Raadpleeg de volledige versie van de NHG-Standaard Mictieklachten bij mannen op richtlijnen.nhg.org.
Selma Bouthoorn, huisarts en wetenschappelijk medewerker van het NHG praat u in deze podcast bij over de herziene NHG-Standaard Mictieklachten bij mannen.
Deze podcast is ook beschikbaar als nascholingspilot (vooralsnog zonder accreditatiepunten). Bent u NHG-lid? Dan kunt u deze e-learning gratis maken via de NHG Leeromgeving. Doe mee aan de pilot, help ons aan feedback en bepaal mee hoe de toekomst van geaccrediteerde podcasts eruit komt te zien.
Reacties (2)
Namens de auteurs:
Mictieklachten worden zelden veroorzaakt door prostaatkanker, omdat dit zich meestal ontwikkelt in de perifere zone van de prostaat en daarom zelden of pas laat compressie van de urethra geeft. Het doen van rectaal toucher bij mictieklachten is bedoeld om de zeer kleine groep mannen die wel mictieklachten hebben o.b.v. prostaatkanker er uit te pikken. Een aanzienlijk deel van de mannen met mictieklachten bezoekt de huisarts vanwege de angst voor prostaatkanker en zijn op zoek naar geruststelling. Hierbij past de uitleg dat prostaatkanker zelden de oorzaak is van mictieklachten en dit kan vervolgens worden ondersteund met een rectaal toucher waarbij geen bevindingen worden gevoeld die kunnen duiden op prostaatkanker. In de NHG-Standaard Mictieklachten wordt een PSA bepaling niet aanbevolen indien er sprake is van aspecifieke mictieklachten, dit is dus iets anders dan een verzoek om PSA bepaling omdat een man bang is voor prostaatkanker. Het verzoek om PSA te bepalen vanwege angst op prostaatkanker bij een patiënt verdient een andere afweging. Hierover zal in de (momenteel in ontwikkeling zijnde) nieuwe standaard Prostaatkanker een uitspraak worden gedaan (tot die tijd blijft de bijlage Prostaatcarcinoom gehandhaafd).
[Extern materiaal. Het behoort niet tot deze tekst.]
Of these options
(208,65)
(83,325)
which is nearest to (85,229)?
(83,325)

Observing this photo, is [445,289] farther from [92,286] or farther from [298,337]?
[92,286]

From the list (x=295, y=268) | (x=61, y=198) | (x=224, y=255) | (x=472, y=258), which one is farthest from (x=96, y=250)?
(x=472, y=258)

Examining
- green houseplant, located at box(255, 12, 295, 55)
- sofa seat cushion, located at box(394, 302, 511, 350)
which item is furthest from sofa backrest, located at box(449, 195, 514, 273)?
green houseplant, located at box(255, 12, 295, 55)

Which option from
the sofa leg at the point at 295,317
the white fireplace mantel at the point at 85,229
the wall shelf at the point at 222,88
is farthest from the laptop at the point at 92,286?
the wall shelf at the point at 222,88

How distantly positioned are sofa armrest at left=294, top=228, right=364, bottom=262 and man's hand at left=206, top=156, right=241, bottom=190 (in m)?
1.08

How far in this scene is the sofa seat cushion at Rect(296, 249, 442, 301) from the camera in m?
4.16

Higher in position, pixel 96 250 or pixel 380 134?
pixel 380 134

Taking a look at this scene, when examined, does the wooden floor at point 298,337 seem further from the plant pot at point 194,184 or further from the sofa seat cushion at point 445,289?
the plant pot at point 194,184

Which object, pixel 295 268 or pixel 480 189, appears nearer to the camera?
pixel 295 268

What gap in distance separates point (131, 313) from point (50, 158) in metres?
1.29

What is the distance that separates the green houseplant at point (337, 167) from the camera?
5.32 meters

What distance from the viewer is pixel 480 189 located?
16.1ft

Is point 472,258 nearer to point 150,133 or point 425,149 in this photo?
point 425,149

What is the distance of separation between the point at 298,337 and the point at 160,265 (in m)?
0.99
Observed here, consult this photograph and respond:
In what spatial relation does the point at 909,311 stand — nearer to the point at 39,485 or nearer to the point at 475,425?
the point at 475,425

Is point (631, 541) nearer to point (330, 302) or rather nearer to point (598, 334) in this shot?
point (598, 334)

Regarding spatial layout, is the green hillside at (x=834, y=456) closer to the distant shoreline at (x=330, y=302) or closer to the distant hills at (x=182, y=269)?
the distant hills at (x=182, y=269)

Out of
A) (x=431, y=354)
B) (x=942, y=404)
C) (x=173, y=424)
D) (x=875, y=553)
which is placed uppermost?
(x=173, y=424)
Voor de onderbouwing van voorgaand standpunt verwijs ik u naar de volledige NHG-Standaard Mictieklachten bij mannen.
- Login om te reageren
Wat ik opmerkelijk vind is dat er nadrukkelijk gezegd wordt dat er geen associatie is met prostaatcarcinoom, dat je de angst daaromtrent moet exploreren en dat je bijv geen PSA moet aanvragen.
Maar bij lichamelijk onderzoek moet je wel een RT doen en specifiek voelen naar verschijnselen van prostaatca? Hoe rijmt dat precies? Hoe leg ik dat mijn patient uit?